Reproduce verbatim the records from the line containing "Considering the items" through the end of the records, both ends included.
++++++++++++++++++++
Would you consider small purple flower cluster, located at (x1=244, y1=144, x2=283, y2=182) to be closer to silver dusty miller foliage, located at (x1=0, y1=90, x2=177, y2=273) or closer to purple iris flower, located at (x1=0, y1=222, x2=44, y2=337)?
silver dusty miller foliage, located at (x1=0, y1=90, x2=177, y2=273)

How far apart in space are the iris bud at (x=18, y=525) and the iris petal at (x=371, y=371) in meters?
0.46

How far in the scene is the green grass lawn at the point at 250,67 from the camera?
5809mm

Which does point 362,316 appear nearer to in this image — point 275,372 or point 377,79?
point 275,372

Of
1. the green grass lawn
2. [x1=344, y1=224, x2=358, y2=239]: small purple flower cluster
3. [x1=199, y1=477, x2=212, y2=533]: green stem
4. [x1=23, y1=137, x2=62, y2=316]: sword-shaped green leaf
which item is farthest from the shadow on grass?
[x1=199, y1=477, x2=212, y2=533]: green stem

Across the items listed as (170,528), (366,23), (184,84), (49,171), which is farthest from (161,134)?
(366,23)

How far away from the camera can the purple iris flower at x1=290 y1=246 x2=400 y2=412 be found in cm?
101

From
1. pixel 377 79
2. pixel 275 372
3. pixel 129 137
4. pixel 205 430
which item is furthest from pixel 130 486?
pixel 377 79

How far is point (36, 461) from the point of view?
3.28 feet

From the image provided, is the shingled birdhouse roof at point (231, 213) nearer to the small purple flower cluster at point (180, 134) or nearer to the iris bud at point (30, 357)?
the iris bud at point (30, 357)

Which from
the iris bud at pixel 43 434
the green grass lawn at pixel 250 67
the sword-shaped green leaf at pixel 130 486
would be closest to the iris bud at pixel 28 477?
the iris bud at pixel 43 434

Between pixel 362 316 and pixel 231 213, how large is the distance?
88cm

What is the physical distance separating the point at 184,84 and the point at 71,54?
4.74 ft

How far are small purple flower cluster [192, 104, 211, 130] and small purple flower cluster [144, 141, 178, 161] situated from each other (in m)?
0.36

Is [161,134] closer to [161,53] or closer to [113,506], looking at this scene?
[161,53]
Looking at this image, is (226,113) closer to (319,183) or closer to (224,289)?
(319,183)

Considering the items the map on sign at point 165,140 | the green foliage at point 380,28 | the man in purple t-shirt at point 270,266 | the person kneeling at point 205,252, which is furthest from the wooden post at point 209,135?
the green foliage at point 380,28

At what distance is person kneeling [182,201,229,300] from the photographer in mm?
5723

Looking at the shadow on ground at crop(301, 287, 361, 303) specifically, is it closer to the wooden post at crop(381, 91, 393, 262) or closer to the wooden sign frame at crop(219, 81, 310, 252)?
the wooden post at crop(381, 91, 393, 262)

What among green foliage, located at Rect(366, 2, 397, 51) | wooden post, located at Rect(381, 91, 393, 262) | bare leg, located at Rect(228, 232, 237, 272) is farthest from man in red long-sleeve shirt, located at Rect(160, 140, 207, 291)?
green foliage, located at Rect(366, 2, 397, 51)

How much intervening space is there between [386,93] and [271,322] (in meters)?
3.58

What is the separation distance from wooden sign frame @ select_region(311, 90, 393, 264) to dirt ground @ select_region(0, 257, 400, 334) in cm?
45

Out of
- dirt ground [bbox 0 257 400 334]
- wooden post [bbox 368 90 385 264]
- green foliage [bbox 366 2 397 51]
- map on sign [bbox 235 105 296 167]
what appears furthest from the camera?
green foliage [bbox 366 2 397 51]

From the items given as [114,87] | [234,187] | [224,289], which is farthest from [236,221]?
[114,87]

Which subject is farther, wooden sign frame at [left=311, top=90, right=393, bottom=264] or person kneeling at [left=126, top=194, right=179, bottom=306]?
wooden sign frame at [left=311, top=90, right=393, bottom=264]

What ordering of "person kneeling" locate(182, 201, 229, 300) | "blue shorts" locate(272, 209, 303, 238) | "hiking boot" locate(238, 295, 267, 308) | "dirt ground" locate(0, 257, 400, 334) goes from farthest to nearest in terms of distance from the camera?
++++++++++++++++++++
* [ANSWER BELOW]
Considering the items the map on sign at point 165,140 | the green foliage at point 380,28 | the man in purple t-shirt at point 270,266 | the person kneeling at point 205,252, which is furthest from the wooden post at point 209,135?
the green foliage at point 380,28

At what distance is person kneeling [182,201,229,300] from the photographer in mm?
5723

Looking at the shadow on ground at crop(301, 287, 361, 303) specifically, is it closer to the wooden post at crop(381, 91, 393, 262) or closer to the wooden sign frame at crop(219, 81, 310, 252)?
the wooden post at crop(381, 91, 393, 262)

What among green foliage, located at Rect(366, 2, 397, 51) | wooden post, located at Rect(381, 91, 393, 262) | bare leg, located at Rect(228, 232, 237, 272) is farthest from man in red long-sleeve shirt, located at Rect(160, 140, 207, 291)?
green foliage, located at Rect(366, 2, 397, 51)

How much intervening space is there between [386,93] and [271,322] (in meters)?
3.58

What is the separation distance from wooden sign frame @ select_region(311, 90, 393, 264) to dirt ground @ select_region(0, 257, 400, 334) in cm?
45

Out of
- dirt ground [bbox 0 257 400 334]
- wooden post [bbox 368 90 385 264]
- green foliage [bbox 366 2 397 51]
- map on sign [bbox 235 105 296 167]
what appears furthest from the camera?
green foliage [bbox 366 2 397 51]

From the items given as [114,87] | [234,187] | [224,289], which is farthest from [236,221]?
[114,87]

Which subject is farther, wooden sign frame at [left=311, top=90, right=393, bottom=264] or person kneeling at [left=126, top=194, right=179, bottom=306]?
wooden sign frame at [left=311, top=90, right=393, bottom=264]

What ordering of "person kneeling" locate(182, 201, 229, 300) | "blue shorts" locate(272, 209, 303, 238) | "hiking boot" locate(238, 295, 267, 308) | "dirt ground" locate(0, 257, 400, 334) goes from farthest to nearest in terms of distance from the camera?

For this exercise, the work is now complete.